Wakalah dengan imbalan bersifat mengikat dan tidak boleh
dibatalkan secara sepihak
Rukun dan syarat wakalah.
Diantaranya adalah sebagai berikut seperti dibawah ini:
1.
Rukun
wakalah ada empat macam yaitu:
a)
Muwakkil (orang yang
mewakilkan/melimpahkan kekuasaan)
b)
Wakil (orang yang
menerima perwakilan)
c)
Muwakkal fih (sesuatu yang
diwakilkan)
d)
Shighat Ijab (ucapan serah
terima)
2.
Syarat-syarat
wakalah adalah:
a)
Muwakkal
Dianggap sah oleh syari’at dalam menjalankan
apa yang ia wakilkan
b) Wakil
Dianggap sah oleh syariat dalam menjalankan
sesuatu yang diwakilkan kepadanya
c) Muwakkal Fih
Muwakkal fih harus 1) bisa
digantikan kepada orang lain 2) milik muwakkil pada saat pemberian kuasa
dan 3) diketahui oleh kedua belah pihak
d) Shighat Ijab
Dari pihak muwakkil harus berupa ucapan
(lafadz) yang mengindikasikan kerelaan. Sedangkan qabul dari pihak wakil tidak
harus diucapkan secara lisan, cukup dengan tidak adanya penolakan darinya.
e)
Hal-hal
yang diwakilkan
a)
Diketahui
dengan jelas oleh orang yang mewakili
b)
Tidak
bertentangan dengan syari’ah Islam
c)
Dapat
diwakilkan menurut Syari’ah Islam.[9]
Wakalah boleh
menggunakan ongkos atau tidak, karena wakalah merupakan akad yang
bersifat Jaiz (wakil tidak wajib menerima perwakilan). Karena itulah
diperbolehkan mengambil ongkos sebagai imbalan.
Jika dalam akad
wakalah si wakil meminta ongkos, maka hukumnya sebagaimana ijarah
dalam arti wakil berhak menerima ongkos ketika menyerahkan barang
yang diwakilkan atau setelah tugasnya selesai.
E. AKHIR
DARI WAKALAH
Akad al Wakalah akan berakhir apabila ada hal-hal sebagai berikut diantaranya adalah sebagai berikut:
1. Matinya salah seorang dari yang berakad karena salah satu syarat sah akad
adalah orang yang berakad masih hidup
2. Bila salah seorang yang berakad gila, karena salah satu syarat sah akad
adalah orang yang berakad berakal
3. Dihentikannya pekerjaan yang dimaksud, karena jika telah berhenti, dalam
keadaan seperti ini al wakalah tidak berfungsi lagi
4. Pemutusan oleh muwakkil kepada wakil meskipun wakil
belum mengetahui (pendapat Syafi’i dan Hambali).

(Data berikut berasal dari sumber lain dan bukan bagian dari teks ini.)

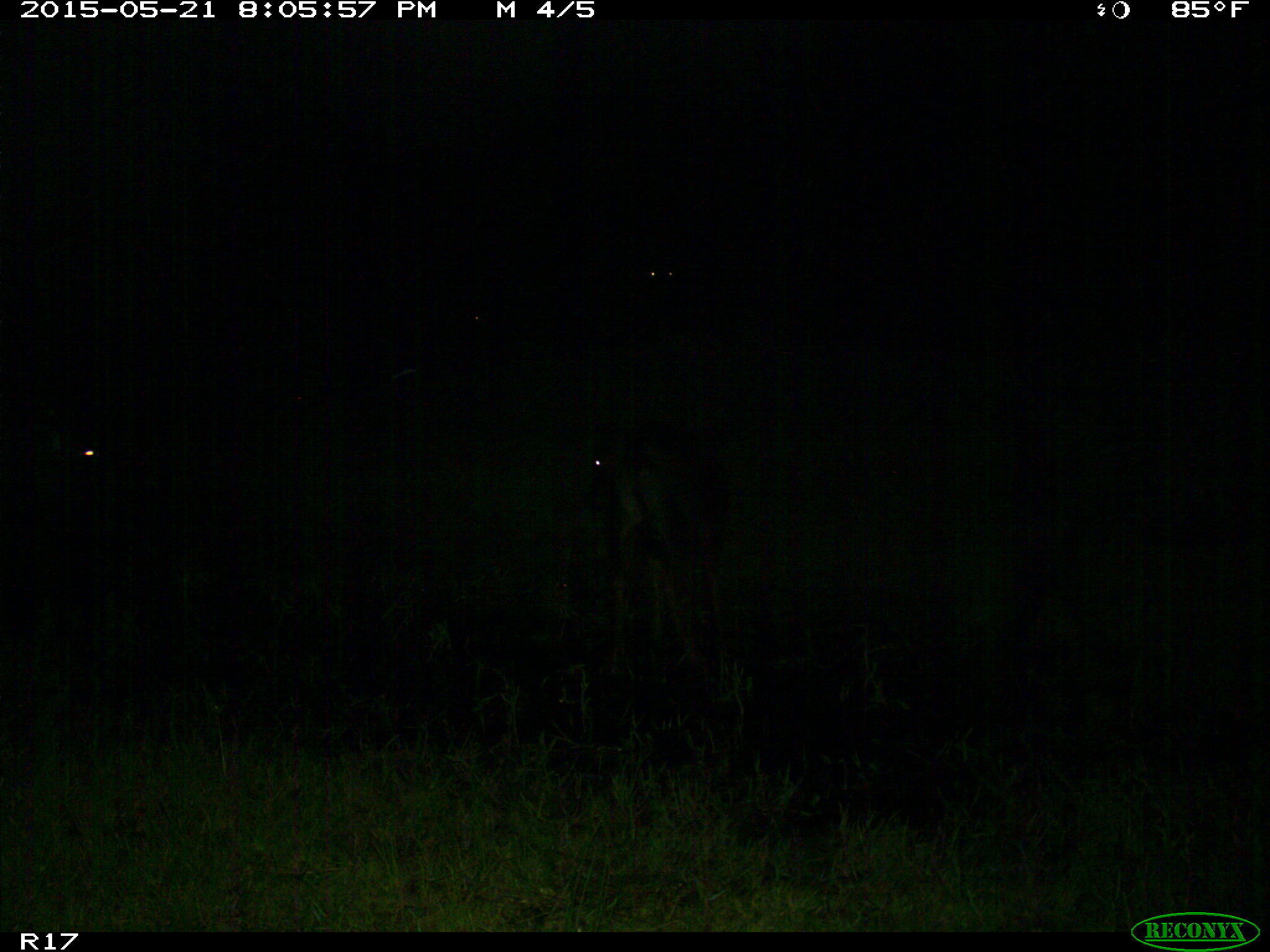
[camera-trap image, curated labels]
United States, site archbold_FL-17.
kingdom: Animalia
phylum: Chordata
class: Mammalia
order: Artiodactyla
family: Bovidae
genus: Bos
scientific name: Bos taurus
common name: domestic cow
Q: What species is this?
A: Bos taurus (domestic cow).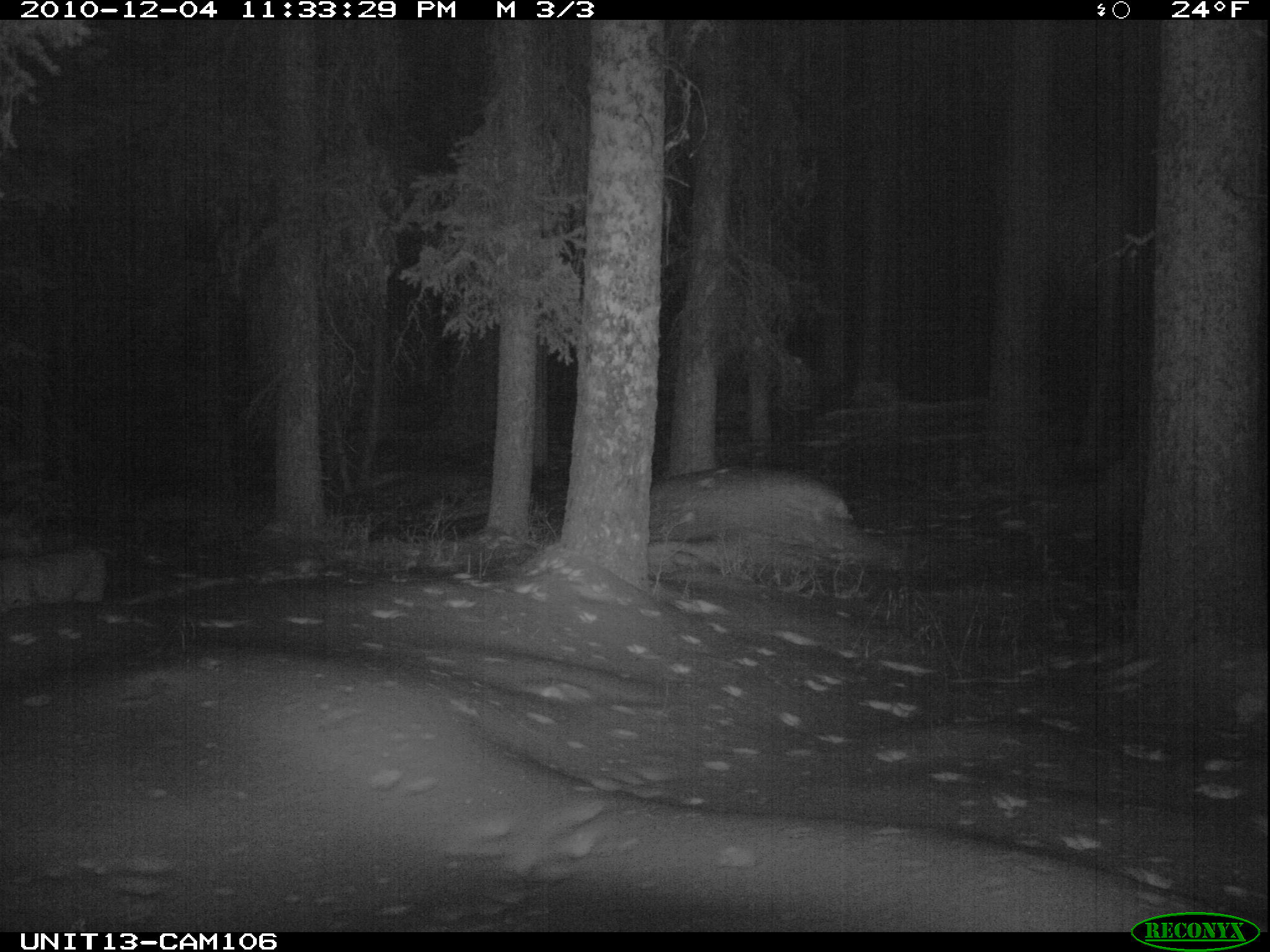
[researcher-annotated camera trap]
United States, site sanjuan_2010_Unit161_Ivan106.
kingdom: Animalia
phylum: Chordata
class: Mammalia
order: Carnivora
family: Felidae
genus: Lynx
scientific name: Lynx rufus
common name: bobcat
Lynx rufus (bobcat).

Menurut Madzhab Hanafi wakil
wajib mengetahui putusan muwakkil. Sebelum ia mengetahui hal itu,
tindakannya tak ubah seperti sebelum diputuskan, untuk segala hukumnya
5. Wakil memutuskan sendiri,
menurut Madzhab Hanafi tidak perlu muwakkil mengetahui pemutusan dirinya
atau tidak perlu kehadirannya, agar tidak terjadi hal-hal yang tidak diinginkan
6. Keluarnya muwakkil dari status kepemilikan.
F. APLIKASI
WAKALAH DALAM PERBANKAN
Akad wakalah diaplikasikan
dalam jasa penitipan uang atau surat berharga. Dimana bank mendapat kuasa dari
yang menitipkan untuk mengelola uang atau surat berharga tersebut. Dalam hal
ini, bank akan memperoleh fee sebagai
imbalan jasanya.[10]
Akad wakalah juga dapat diterapkan dalam inkasi, yang
merupakan jasa perbankan untuk mewakili nasabah melakukan penagihan untuk
rekening nasabah dan untuk itu, bank mendapatkan imbalan (ujrah atau fee).[11]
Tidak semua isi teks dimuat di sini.